Radha and Rishi attend a medical camp. Radha is assigned to a guardian, the village sarpanch. One day there appears to be an accident to the auto in which Rishi was travelling, and Radha rushes to the hospital to see Rishi doing well. She breaks the silence one more time, and the couple unites again for a second time. The pair decides to unite their family the way they got united. So, they make a plan to bring the mothers of both families to a temple. At the temple, the mothers get united after having a conversation with the daily opera. Now they get both their fathers to a theatre that plays Yamagola. The fathers who were friends earlier get united quickly. Now Rishi tries to help Arjun gain prominence in his party by supporting a local MLA to win a bye-election. However, there appears to be an accident of a cobra bite to a kid nearby and Rishi and Arjun try to help their family. While Rishi carries the kid to the hospital, Arjun gives some money to the mother for hospital expenses. The local MLA wins the election despite Rana planning to do some rigging and Rishi thwarting his plans.

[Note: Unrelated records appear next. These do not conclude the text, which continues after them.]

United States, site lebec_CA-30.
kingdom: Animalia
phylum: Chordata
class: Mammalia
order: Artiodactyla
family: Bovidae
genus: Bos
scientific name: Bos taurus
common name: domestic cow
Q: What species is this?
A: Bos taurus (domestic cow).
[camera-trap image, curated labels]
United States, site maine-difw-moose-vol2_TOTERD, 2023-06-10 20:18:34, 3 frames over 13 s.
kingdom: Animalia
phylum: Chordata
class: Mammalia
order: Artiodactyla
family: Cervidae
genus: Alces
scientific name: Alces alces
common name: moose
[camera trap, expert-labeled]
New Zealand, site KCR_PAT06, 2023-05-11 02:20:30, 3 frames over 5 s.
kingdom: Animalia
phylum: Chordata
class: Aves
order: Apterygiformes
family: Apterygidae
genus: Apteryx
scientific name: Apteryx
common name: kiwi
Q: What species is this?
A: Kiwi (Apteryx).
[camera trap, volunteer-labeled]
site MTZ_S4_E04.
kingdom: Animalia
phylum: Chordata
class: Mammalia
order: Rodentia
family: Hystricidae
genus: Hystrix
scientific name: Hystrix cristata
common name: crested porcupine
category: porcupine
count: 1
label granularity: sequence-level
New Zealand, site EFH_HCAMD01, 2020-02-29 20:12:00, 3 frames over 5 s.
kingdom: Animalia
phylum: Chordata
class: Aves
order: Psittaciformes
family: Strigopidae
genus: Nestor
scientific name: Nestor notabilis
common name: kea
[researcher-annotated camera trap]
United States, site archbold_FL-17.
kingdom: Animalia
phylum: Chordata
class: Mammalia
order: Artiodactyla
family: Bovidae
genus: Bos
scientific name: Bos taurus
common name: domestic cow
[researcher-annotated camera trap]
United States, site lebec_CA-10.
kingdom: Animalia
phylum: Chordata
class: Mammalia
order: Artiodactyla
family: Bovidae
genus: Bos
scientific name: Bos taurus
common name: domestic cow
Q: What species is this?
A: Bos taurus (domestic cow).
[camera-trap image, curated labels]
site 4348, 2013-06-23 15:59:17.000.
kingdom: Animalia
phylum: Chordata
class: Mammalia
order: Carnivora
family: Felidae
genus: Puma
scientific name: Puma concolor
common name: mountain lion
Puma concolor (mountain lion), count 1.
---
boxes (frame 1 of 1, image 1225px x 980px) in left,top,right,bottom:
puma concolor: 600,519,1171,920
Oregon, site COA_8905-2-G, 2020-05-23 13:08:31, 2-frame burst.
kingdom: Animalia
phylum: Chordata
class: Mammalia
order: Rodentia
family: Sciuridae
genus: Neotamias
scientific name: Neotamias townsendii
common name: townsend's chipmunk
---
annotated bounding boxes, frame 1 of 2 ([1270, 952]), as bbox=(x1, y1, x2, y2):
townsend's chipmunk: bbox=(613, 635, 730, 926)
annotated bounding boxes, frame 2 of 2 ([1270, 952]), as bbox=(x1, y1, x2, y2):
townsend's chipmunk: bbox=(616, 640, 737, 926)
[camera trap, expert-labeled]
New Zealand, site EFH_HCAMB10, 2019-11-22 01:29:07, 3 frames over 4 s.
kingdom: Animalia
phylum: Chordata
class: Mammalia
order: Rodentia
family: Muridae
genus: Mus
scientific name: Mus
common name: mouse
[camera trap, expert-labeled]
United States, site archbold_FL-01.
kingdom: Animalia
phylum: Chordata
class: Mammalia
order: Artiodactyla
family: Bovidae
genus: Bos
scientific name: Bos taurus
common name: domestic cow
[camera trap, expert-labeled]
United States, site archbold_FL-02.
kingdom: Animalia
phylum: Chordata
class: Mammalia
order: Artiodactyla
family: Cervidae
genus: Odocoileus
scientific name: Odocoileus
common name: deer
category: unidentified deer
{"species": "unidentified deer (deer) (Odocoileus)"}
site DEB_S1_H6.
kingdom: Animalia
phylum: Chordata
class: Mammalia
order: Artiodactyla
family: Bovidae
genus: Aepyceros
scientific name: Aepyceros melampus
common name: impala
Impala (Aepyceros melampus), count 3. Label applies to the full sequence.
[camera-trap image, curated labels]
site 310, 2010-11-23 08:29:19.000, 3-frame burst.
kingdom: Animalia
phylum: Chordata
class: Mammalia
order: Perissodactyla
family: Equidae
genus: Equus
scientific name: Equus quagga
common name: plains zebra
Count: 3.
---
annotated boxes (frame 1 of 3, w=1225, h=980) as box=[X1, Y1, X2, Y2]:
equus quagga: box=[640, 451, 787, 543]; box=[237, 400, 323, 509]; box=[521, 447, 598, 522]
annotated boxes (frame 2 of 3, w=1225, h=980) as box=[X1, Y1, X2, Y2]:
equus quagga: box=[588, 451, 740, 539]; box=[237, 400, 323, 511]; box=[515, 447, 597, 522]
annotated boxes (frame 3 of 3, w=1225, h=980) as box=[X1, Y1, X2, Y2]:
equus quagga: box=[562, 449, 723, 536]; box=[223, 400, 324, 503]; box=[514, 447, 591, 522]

However, Rana utilizes this as an opportunity to show the party committee members that Arjun bribed the public for a vote and used his family to rig the elections. While the committee plans to take action against Arjun, the minister arrives and shows the bribe is a made-up story by Rana and saves Arjun. Now Arjun rushes home, however on the way Rishi and Radha confront him together and show him that their families have united, and he is all alone. Arjun is furious at this and confronts his family when Ramu explains to him that Chanti is his friend even before he got married and kids were born and questions his morality bringing change in Arjun's behavior. Arjun realizes his mistake and apologizes to both the families and unites Rishi's brother with his elder sister Subha and Rishi with his younger sister Radha. Both couples get married.

== Production ==

=== Development ===
The film was announced on 2 April 2021 under the tentative title #Vaisshnav3 with Gireesaaya directing marking his Telugu debut. On 24 January 2022, the film's title was revealed as Ranga Ranga Vaibhavanga.

=== Filming ===
Principal photography began on 2 April 2021.

== Soundtrack ==

The soundtrack and score of the film is composed by Devi Sri Prasad. The audio rights were acquired by Sony Music India.

| No. | Title | Lyrics | Singer(s) | Length |
|---|---|---|---|---|
| 1. | "Telusa Telusa" | Sri Mani | Shankar Mahadevan | 3:30 |
| 2. | "Kothaga Ledhenti" | Sri Mani | Armaan Malik, Hari Priya | 4:00 |
| 3. | "Siri Siri Muvvallona" | Sri Mani | Devi Sri Prasad, Shreya Ghoshal, Javed Ali | 3:38 |
| 4. | "Ranga Ranga Vaibhavanga (Title Track)" | Roll Rida | Devi Sri Prasad, Sagar, Srinisha Jayaseelan | 2:31 |

== Release ==
On 11 February 2022, it was announced that the film is scheduled to release on 27 May 2022. but was postponed to 1 July 2022.

== Reception ==
Neeshita Nyayapati of The Times of India rated the film 2 out of 5 and wrote "Ranga Ranga Vaibhavanga is an outdated mess that feels like a mish-mash of films you've already seen before". Balakrishna Ganeshan of The News Minute rated the film 2 out of 5 stars and wrote "Director Gireesaaya borrows scenes from old blockbusters like Manasantha Nuvve, 'Love Story' and others familiar to Telugu audiences, and uses them as a template to evoke the same emotions instead of writing an original story". A critic of Sakshi Post rated the film 2 out of 5 and wrote "Ranga Ranga Vaibhavanga is a routine drama and predictable story". Sangeetha Devi Dundoo of The Hindu stated "Vaishnav Tej and Ketika Sharma's Telugu rom-com has an outdated storyline that belongs to the mid-90s and early 2000s".